Herdentier: Die "Vorbildfunktion" birgt ebenfalls gefährliche Fallstricke im sicheren Umgang mit Netzwerken. Im kritischen Fall sorgt die "Herdentier-Funktion" für Ablehnung einer neuen Sicherheitsrichtlinie. Andererseits kann durch Multiplikatoren bzw. Promotoren mittels "sozialer Bewährtheit" die kritische Masse in Firmen und Verwaltungen dazu bewegt werden, eine Sicherheitsrichtlinie anzunehmen und umzusetzen.
Autoritäten: Die "Autoriätsgläubigkeit" verleitet IT-Anwender, unautorisierten Personen leichtgläubig den Zugang zu vertraulichen Geschäftsdaten einzuräumen.
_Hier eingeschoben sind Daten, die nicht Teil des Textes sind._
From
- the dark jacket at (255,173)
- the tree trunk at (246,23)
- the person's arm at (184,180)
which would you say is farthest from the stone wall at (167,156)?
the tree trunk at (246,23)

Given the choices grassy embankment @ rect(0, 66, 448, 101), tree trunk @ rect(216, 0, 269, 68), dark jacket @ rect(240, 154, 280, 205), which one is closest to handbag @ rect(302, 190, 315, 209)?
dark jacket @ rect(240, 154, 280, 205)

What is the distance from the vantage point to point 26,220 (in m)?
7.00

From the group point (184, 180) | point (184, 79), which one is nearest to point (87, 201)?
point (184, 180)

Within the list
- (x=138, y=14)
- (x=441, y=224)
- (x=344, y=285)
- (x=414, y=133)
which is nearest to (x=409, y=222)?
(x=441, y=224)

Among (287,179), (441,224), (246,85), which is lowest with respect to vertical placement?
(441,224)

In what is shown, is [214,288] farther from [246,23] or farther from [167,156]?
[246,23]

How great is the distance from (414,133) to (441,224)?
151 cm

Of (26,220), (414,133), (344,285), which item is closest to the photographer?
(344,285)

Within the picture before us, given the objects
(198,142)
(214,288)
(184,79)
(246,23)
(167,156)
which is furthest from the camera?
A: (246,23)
Falsche Titel, Maßanzüge oder ein teures Auto können Mitarbeitern vorgaukeln, einer Autorität zu folgen. Leitende Mitarbeiter, die durch Fachkenntnis und Teamwork überzeugen, können ihre Rolle im Umkehrschluss dazu nutzen, IT-Sicherheit zu akzeptieren.
Sympathie: Eine weiterer Aspekt des Social-Engineering ist das "Sympathie-Prinzip". Positive Gefühle zu Personen beeinflussen auch Mitarbeiter in Wirtschaft und öffentlichem Dienst. User fallen u. a. durch "Fishing for Compliments" auf Betrüger rein, ebenso wie durch das Produzieren von Mitleid. Im negativen Fall führen "Konditionierung" und "Assoziation" zu einer sich wiederholenden Falle ("Pawlow-Effekt").
Verknappung: Zu guter Letzt birgt die "Künstliche Verknappung" Bedrohungen für die Sicherheit von IT-Systemen. "Exklusive Informationensquellen" sind für die Bewertung von sicherheitsrelevanten Entscheidungen kein sinnvolles Vorgehen. Dagegen kann ein externer Experte der IT-Abteilung durch "exklusives Wissen" helfen, Gehör für wichtige Security-Themen zu finden und das Problem des "Propheten im eigenen Land" zu überwinden.